▸ Text passage
----

Rather than feel isolated, Catherine began her own editorial community for families. Catherine wanted to respect how very unique family life is. Wayland did not want to give parents advice like other magazines who seem to say, "If you organize your morning better, everything will be fine." "If your children are fed decorated cookies at the holidays, you will find the secret to happiness." Instead she decided to engage in the simple and historic tradition of storytelling. Before radio, television and the internet, children learned about life from their great uncles at night by the fire, or grandma as she stirred the supper. Wayland started to tell her stories and collect other family stories as well. She found stories of single parents having INVITRO, transracial and multi-cultural families, step-families trying to get along, half-siblings, a dancing grandmother, a handicapped cousin and more. The storytelling started locally in her Hell's Kitchen neighborhood in New York City and grew around the world. Wayland now has storytellers from all 7 continents.

----

▸ Entries provided
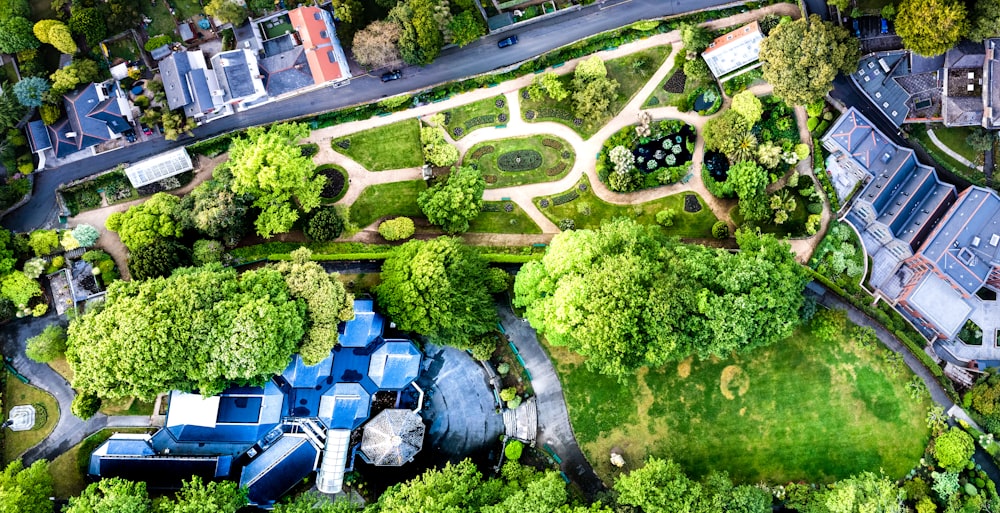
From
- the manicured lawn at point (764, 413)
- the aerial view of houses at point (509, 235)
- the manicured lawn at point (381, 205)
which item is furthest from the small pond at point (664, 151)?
the manicured lawn at point (381, 205)

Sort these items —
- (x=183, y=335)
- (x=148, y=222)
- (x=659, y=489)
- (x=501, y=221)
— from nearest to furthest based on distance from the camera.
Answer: (x=183, y=335), (x=659, y=489), (x=148, y=222), (x=501, y=221)

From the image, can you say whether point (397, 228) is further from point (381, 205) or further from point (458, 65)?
point (458, 65)

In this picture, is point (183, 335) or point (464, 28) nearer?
point (183, 335)

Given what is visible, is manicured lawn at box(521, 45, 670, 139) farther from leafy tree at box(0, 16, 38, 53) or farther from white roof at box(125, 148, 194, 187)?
leafy tree at box(0, 16, 38, 53)

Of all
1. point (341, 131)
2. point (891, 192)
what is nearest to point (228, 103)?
point (341, 131)

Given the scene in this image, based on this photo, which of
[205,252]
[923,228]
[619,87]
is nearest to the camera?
[205,252]

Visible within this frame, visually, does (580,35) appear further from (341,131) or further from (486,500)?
(486,500)

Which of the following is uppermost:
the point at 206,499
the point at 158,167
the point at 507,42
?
the point at 507,42

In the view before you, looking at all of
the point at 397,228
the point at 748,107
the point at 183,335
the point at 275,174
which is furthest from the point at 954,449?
the point at 183,335

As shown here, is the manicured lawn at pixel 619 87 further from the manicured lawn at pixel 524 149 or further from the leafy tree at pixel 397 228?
the leafy tree at pixel 397 228
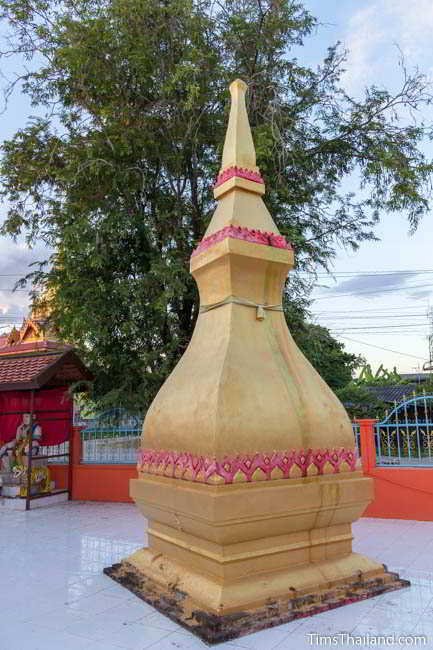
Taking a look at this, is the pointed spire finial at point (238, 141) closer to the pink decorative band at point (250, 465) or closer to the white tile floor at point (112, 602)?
the pink decorative band at point (250, 465)

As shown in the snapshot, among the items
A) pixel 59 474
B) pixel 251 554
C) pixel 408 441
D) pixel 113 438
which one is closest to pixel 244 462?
pixel 251 554

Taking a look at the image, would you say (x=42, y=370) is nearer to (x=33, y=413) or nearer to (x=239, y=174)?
(x=33, y=413)

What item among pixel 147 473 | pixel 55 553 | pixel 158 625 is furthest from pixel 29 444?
pixel 158 625

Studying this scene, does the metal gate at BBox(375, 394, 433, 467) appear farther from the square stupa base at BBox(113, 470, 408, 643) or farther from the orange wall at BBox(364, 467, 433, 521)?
the square stupa base at BBox(113, 470, 408, 643)

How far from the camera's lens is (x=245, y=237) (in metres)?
4.25

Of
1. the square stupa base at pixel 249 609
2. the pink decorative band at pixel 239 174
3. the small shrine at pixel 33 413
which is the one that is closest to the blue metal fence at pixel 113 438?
the small shrine at pixel 33 413

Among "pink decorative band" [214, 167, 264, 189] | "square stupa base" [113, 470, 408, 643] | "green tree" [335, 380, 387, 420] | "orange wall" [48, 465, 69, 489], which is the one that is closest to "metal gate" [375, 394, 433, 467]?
"square stupa base" [113, 470, 408, 643]

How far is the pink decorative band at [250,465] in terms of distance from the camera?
352cm

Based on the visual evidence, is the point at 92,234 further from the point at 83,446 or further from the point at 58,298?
the point at 83,446

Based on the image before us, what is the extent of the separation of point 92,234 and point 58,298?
4.58 ft

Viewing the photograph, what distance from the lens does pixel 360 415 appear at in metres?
14.9

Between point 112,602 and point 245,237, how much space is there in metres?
3.11

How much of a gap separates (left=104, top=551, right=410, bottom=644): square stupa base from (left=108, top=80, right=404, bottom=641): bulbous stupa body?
12 mm

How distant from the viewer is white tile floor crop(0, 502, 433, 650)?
10.5ft
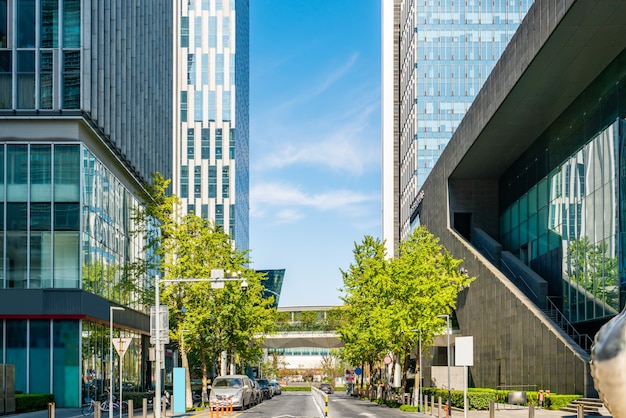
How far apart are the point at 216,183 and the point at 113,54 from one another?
74.6m

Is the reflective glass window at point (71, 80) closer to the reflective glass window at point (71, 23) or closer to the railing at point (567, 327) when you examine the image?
the reflective glass window at point (71, 23)

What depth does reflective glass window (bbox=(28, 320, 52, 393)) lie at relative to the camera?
4828cm

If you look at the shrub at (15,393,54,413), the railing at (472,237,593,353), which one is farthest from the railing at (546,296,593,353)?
the shrub at (15,393,54,413)

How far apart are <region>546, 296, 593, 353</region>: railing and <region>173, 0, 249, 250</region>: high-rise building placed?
75.9 m

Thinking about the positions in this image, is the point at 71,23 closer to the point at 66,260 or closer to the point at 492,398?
the point at 66,260

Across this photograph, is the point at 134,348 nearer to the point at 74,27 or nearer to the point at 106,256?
the point at 106,256

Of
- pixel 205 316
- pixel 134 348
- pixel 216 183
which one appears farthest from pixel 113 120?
pixel 216 183

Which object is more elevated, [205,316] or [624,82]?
[624,82]

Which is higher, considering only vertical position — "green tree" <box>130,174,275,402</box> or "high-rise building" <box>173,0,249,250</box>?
"high-rise building" <box>173,0,249,250</box>

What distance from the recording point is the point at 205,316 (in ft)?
168

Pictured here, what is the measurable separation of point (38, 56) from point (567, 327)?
3419 cm

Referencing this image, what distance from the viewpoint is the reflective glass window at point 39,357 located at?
48.3 meters

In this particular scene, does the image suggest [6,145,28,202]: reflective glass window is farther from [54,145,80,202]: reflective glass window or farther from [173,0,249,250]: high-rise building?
[173,0,249,250]: high-rise building

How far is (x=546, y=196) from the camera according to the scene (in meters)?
58.5
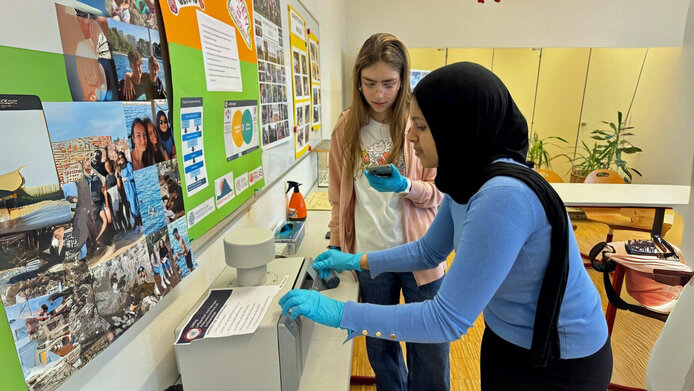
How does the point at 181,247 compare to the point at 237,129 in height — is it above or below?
below

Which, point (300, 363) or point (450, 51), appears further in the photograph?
point (450, 51)

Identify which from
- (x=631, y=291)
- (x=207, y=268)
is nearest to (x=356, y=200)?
(x=207, y=268)

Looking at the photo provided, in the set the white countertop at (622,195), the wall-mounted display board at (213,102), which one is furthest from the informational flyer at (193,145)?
the white countertop at (622,195)

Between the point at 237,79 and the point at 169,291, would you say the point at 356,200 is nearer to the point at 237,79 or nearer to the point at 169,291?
the point at 237,79

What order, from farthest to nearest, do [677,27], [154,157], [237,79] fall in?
[677,27], [237,79], [154,157]

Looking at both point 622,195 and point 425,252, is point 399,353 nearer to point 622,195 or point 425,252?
point 425,252

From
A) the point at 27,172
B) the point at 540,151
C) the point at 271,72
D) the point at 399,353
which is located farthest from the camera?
the point at 540,151

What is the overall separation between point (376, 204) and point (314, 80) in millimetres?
1603

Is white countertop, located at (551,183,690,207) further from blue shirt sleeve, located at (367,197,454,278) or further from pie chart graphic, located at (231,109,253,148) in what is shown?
pie chart graphic, located at (231,109,253,148)

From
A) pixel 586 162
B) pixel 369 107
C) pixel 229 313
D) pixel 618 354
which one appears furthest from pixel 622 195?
pixel 229 313

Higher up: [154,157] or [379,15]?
[379,15]

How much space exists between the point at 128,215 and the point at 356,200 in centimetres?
82

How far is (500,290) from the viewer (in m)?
0.82

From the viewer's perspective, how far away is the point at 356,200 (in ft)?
4.63
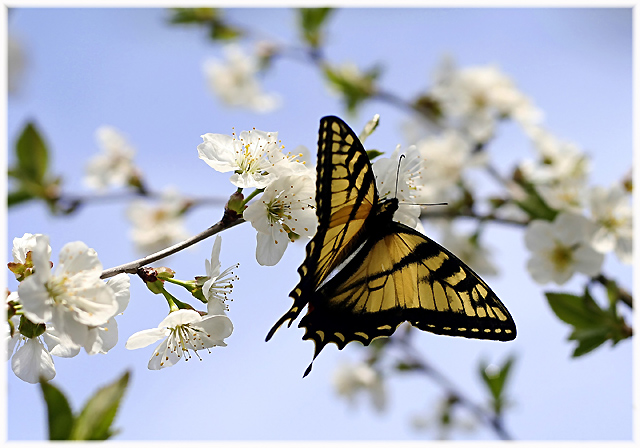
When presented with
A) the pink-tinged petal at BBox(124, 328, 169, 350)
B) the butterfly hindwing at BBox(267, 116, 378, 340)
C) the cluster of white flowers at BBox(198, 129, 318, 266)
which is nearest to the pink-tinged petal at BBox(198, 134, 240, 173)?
the cluster of white flowers at BBox(198, 129, 318, 266)

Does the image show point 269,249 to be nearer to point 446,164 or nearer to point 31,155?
point 31,155

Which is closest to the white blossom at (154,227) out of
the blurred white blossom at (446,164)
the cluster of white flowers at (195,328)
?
the blurred white blossom at (446,164)

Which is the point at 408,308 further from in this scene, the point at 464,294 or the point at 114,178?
the point at 114,178

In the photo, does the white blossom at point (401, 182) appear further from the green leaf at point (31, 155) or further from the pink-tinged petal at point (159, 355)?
the green leaf at point (31, 155)

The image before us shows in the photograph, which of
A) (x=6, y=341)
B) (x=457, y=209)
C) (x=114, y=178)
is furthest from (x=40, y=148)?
(x=457, y=209)

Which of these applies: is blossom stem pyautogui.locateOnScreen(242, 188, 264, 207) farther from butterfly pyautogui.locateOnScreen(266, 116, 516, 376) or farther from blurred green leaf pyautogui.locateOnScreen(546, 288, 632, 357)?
blurred green leaf pyautogui.locateOnScreen(546, 288, 632, 357)

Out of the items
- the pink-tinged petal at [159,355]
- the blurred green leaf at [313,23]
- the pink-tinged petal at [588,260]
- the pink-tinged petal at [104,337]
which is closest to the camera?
the pink-tinged petal at [104,337]
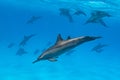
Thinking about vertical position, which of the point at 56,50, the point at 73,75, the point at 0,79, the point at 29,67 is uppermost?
the point at 29,67

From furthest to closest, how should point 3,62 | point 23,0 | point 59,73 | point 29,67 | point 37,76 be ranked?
point 23,0
point 3,62
point 29,67
point 59,73
point 37,76

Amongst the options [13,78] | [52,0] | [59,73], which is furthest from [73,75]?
[52,0]

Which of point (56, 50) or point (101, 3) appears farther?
point (101, 3)

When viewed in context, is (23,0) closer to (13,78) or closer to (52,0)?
(52,0)

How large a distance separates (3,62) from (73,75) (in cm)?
852

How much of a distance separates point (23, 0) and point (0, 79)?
61.7 feet

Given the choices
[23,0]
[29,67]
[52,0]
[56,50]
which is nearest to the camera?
[56,50]

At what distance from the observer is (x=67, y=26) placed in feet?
253

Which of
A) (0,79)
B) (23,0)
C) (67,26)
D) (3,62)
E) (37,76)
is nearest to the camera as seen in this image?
(0,79)

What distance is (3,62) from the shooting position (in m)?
29.7

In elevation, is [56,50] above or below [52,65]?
below

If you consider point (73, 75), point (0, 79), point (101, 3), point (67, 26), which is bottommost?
point (0, 79)

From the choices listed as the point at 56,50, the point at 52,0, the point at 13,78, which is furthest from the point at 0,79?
the point at 56,50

----

▸ Assignment A
Answer these questions using the text about the family storytelling community:
(i) In which neighborhood did the storytelling begin?
(ii) From how many continents does Wayland now have storytellers?
(iii) Before radio, television and the internet, from whom did children learn about life?
▸ Assignment B
List every kind of story or family that Wayland found, according to the text about the family storytelling community.

▸ Result A
(i) Hell's Kitchen, in New York City
(ii) All 7 continents
(iii) From their great uncles at night by the fire, or from grandma as she stirred the supper

▸ Result B
- Single parents having INVITRO
- Transracial and multi-cultural families
- Step-families trying to get along
- Half-siblings
- A dancing grandmother
- A handicapped cousin